The very last song on the album is, of course, where BiS have their last laugh. It’s a faithfully arranged cover of “Primal.” [プライマル。] by the well-loved Japanese rock band THE YELLOW MONKEY. Since 2010, BiS have always conducted themselves with a sense of humor, from throwing out condoms during their live concerts to auctioning themselves off online as housekeepers. Despite being the namesake to BiS’ legendary “primal.” and the inspiration for some of its lyrics, THE YELLOW MONKEY’s “Primal.” is a bright and upbeat song with humorous lyrics, in stark contrast with the raw, emotional BiS track that shares its name. So it’s fitting that this cover be an end to their final album, and the BiS members tap into its tongue-in-cheek nature, with Tenko even putting on a perfectly ridiculous comical voice for her lines. The brass and the unusual chord progression of this song give it a kind of triumphant sound, and so it turns out to be the perfect ending to the album. It genuinely ends on the words “blah blah blah blah”, but as sung by Pour Lui, those meaningless words have never sounded so honest and so good before.

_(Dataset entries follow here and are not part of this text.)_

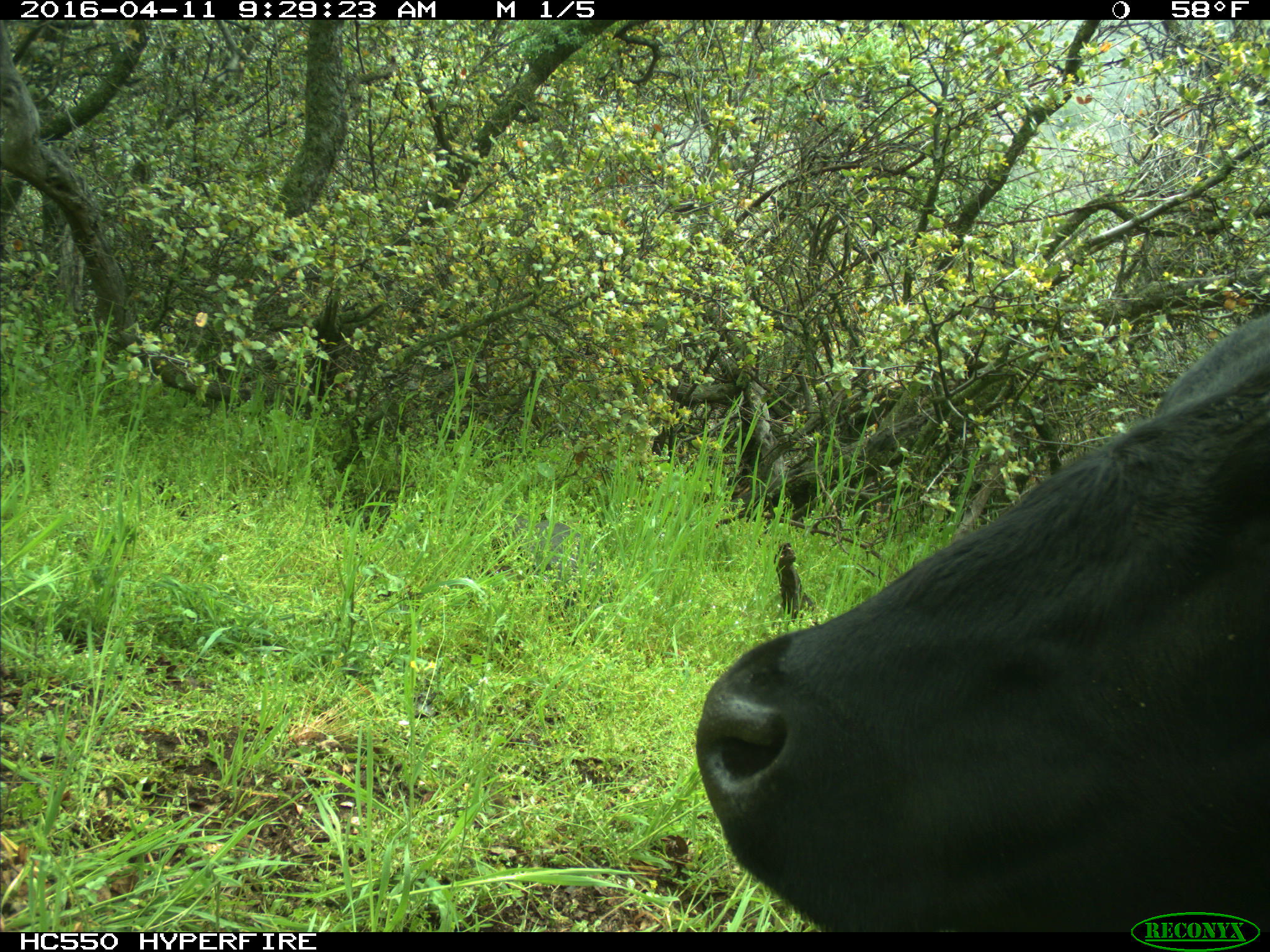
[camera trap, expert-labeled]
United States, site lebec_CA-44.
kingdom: Animalia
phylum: Chordata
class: Mammalia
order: Artiodactyla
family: Bovidae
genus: Bos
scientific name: Bos taurus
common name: domestic cow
Bos taurus (domestic cow).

So let’s say it’s true, that BiS were right and that idol really is dead. But in that case, who killed idol? It’s a question the album doesn’t set out to give a specific answer to, instead asking its listeners.
Was it really Pour Lui, the so-called “anti-idol”, laughing in an interview back in 2012?
Or was it idol managers, who make true the dreams of young women and girls by turning them into a pop culture product?
Perhaps it was the idol wota fanbase, whose devotion turns a normal person into an imagined perfect, pure, virginal being?
If BiS’ album can change the way even one person thinks about idols and the nature of celebrity, then their disband will not be in vain.
“WHO KiLLED IDOL?” was released on March 5th through Avex Trax in three different editions.